Thursday, May 31, 2007

Swahili for the Broken Hearted - Peter Moore



Picked up this book in a random fit of interest in a Birmingham bazaar; since then, this tome occupies pole position in my List of Books I Will Read Again without a bribe. I count many travel books among my inspirations for relentless travel; most of the Tintin books fit snugly in this category. Now, to that bookshelf, we welcome Peter Moore.

He wrote the book/planned the travel post-breakup with a long-term girlfriend; in his own words, he needed to "get away from it all" and rediscover singlehood without the trappings of society breathing down his neck. He, aptly, picked Africa, easily one of the most lawless lands known to Lonely Planet conoisseurs, to drown his sorrows; little did he know that the Sudanese embassy would eat him up all the way.

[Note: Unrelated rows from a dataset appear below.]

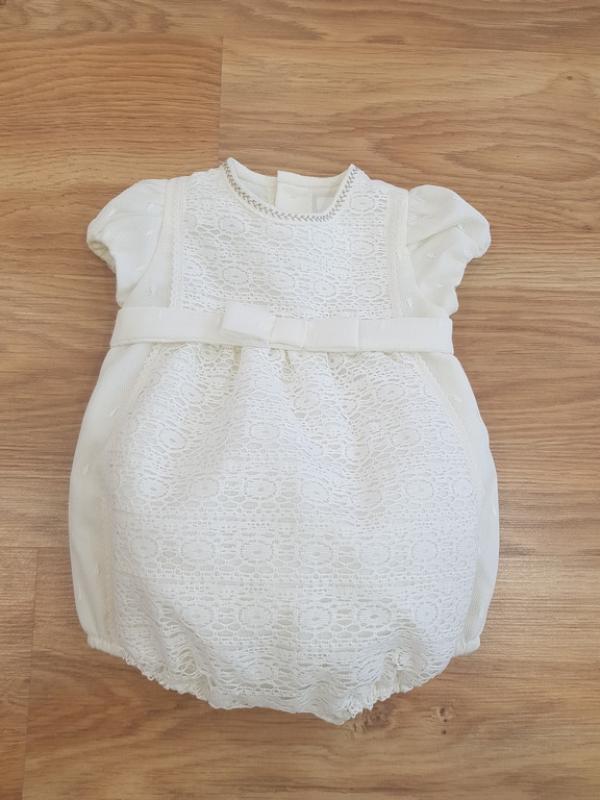 Ranita bebe crochet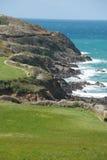 The Brittany coast Stock Photo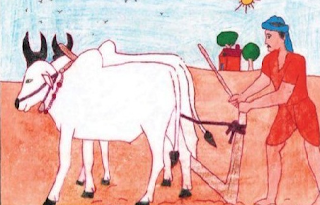 Indian Farmer Essay in Hindi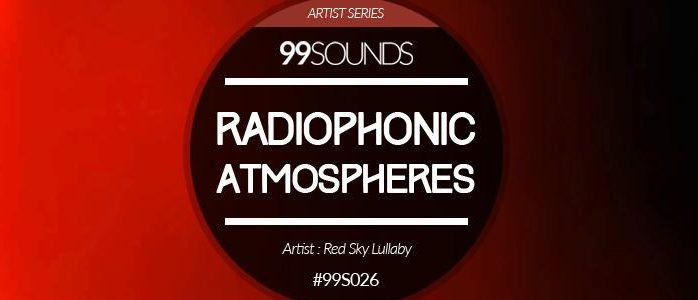 radiophonic-sounds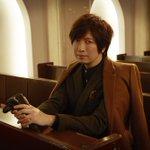 【主題歌決定】OP主題歌は初OPタイアップとなる小野大輔さんの「Endless happy worl…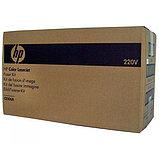 HP CE506A Комплект цветной термофиксатора (печь в сборе) 220V Fuser Kit для CP3525, M575 MFP, M551, M570 MFP., фото 2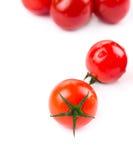 Cherry Tomatoes fresco Foto de archivo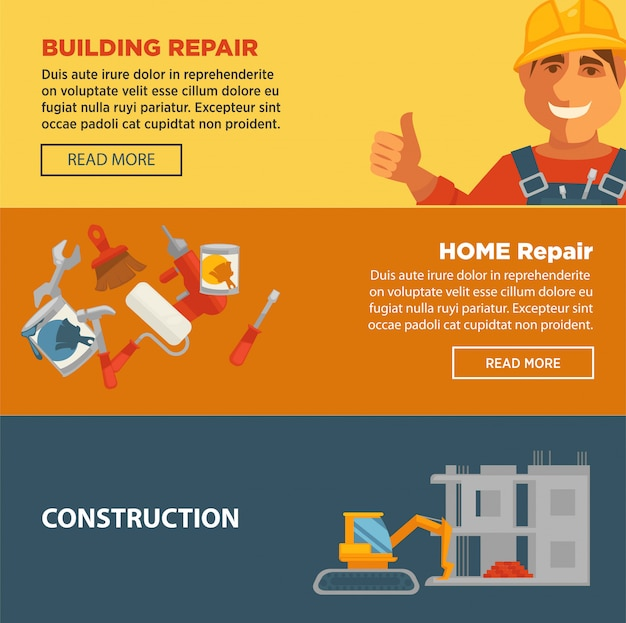 Construction et réparation de bâtiments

All throughout, he enters the mythical kingdom of Lesotho, still untouched by tourist litter; he gets a guided tour round a Jo'burg shantytown, easily the place with the highest proportion of shootings per capita; he tries to climb the highest mountain in Africa, to the consternation of everyone around him, not least his guide, who doesn't get his tip; and has a rollickin' fun time all the way.

Sure, I agree with other reviewers that the funny streak vanishes sometimes, but one has to bear in mind good travel writing is far and few between, and the bar has to be lowered accordingly. Bear in mind that most tourist sights have been worked and reworked by countless fledgling journalists trying to ape their way onto the colour pages of each broadsheet's Travel pullout. With focused competition like this, one simply cannot compare.

To his credit, his narrative takes in a LOT of educational soundbites - much is made of the history and culture of the places he travels through, and one gets the feeling this is less a George Bush than a Michael Moore travelogue. Many genuinely funny bits abound, mind you - his attempts to get that elusive Sudanese visa, with long distance phone calls from various (badly telecom-linked, may I add) parts of Africa back to a Sudanese embassy in Malawi that has already given up all hope on him, complete with respective abusive language, are some of the best bits of travel writing I have read all year.

Thumbs up, Peter Moore - you get that 9/10. This is one of the truly inspirational travel books of our time, mateys. (He's Australian, by the way, like nearly all good travellers are.)

Wednesday, May 30, 2007

Gridlock - Ben Elton



Wondering why I update this site lots now?

It's because I DO read a lot, silly.

At the Yorkshire Dales camp, this book was first to go; it has been taunting me in the flat kitchen for awhile now. Knowing Elton's humour pedigree (Blackadder ring a bell, anyone?), I was eager to pick this tome up. And a rollicking laugh I had, but at the same time, a few hard questions made an indelible mark.

It's a comic romp through London, and a LOT of the UK, describing how a disabled nuclear physicist and an equally disabled university student take on the insidiuous forces that want to lay down a comprehensive UK road network. Elton pits Digby, the Minister of Public Transport, who is secretly getting kickbacks from the Road Lobby (an insidious force throughout the novel), against the two protagonists, and Toff, a rhyme-wielding gangsta rappa turned full-blooded parking attendant.

The jokes get a little crass at times; he, sometimes, is unable to make that seamless transition from one-liner to full-blown 400-page gagfest. Otherwise, through the humour, there is ample fodder to mull over.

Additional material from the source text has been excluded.